> **SOURCE EXTRACT**
A 2D projection of the constellations.

Here is a plot of the random constellations as viewed from outside the sphere. This is how the constellations would appear to a 4D creature if the four dimensions were to be projected on to a two dimensional plane. (I made this figure by simply plotting just two of the four coordinates of each star, which is a simple way of making an orthographic projection.) Although it might appear as though the constellations fill the inside of the sphere, they exist only on the surface. But remember, that “surface” has three independent spatial dimensions.

Distance definition

The distance between two points is the angle between them.

I made each constellation the same size. But before we can talk about the size of something, we need to discuss the notion of “distance” in curved space. While it would certainly be possible to define the distance between two points on the sphere to be the arc length along the great circle connecting them, that distance would depend on the radius of the sphere. It is more natural to talk about the angle between the origin-based vectors pointing to the two points. That way, distance is a number between zero and 2π (in radians), where two points on opposite sides of the sphere would be π radians apart.

Not familiar with radians?
Radian definitionThe use of radians is sometimes awkward for those accustomed to measuring angles in degrees. But there is a nice way to think of radians that makes them friendlier. Whenever you see the word “radians,” replace it with the word “radiuses” in your head. A radian sweeps out a distance of one radius that has been curved to lie along the circle. The distance to the opposite side of the circle is a little over three radiuses (3.14, or π of them to be exact), and it takes a little over six radiuses to get all the way around the circle (2π).

Distance > pi

Distances greater than pi are meaningful in this context.

It is common for those who study spherical geometry to limit distance between two points to be in the range 0 to π instead of 0 to 2π. They argue that if the angle is more than π, then the angle between the points measured along the other part of the great circle will be less than π, and so the smaller angle should be considered the true distance between the points. In this presentation, however, I am considering light rays that emanate from an object, pass through a projection plane, and enter the eye. Here it is perfectly reasonable to talk about light rays traveling more than halfway around the sphere. It’s true that the object also emanates light in the other direction that reaches the viewer in a shorter distance, but those rays are blocked by the back of the viewer’s head and aren’t seen!

With this idea of distance in mind, the 50 constellations I created are each approximately 0.15 radians across, or about 7% of the diameter of the sphere.

> **MATERIAL PROVIDED**
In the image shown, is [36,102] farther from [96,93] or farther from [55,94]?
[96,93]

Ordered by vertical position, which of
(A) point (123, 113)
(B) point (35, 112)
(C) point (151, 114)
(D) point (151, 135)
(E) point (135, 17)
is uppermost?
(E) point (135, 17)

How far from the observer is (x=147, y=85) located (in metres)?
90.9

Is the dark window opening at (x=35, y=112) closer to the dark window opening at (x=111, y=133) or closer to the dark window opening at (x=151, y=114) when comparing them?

> **WHAT IS NEEDED**
Reproduce the part of the constellation passage that starts with "I made each" and goes on through "π radians apart.".

> **REPLY**
I made each constellation the same size. But before we can talk about the size of something, we need to discuss the notion of “distance” in curved space. While it would certainly be possible to define the distance between two points on the sphere to be the arc length along the great circle connecting them, that distance would depend on the radius of the sphere. It is more natural to talk about the angle between the origin-based vectors pointing to the two points. That way, distance is a number between zero and 2π (in radians), where two points on opposite sides of the sphere would be π radians apart.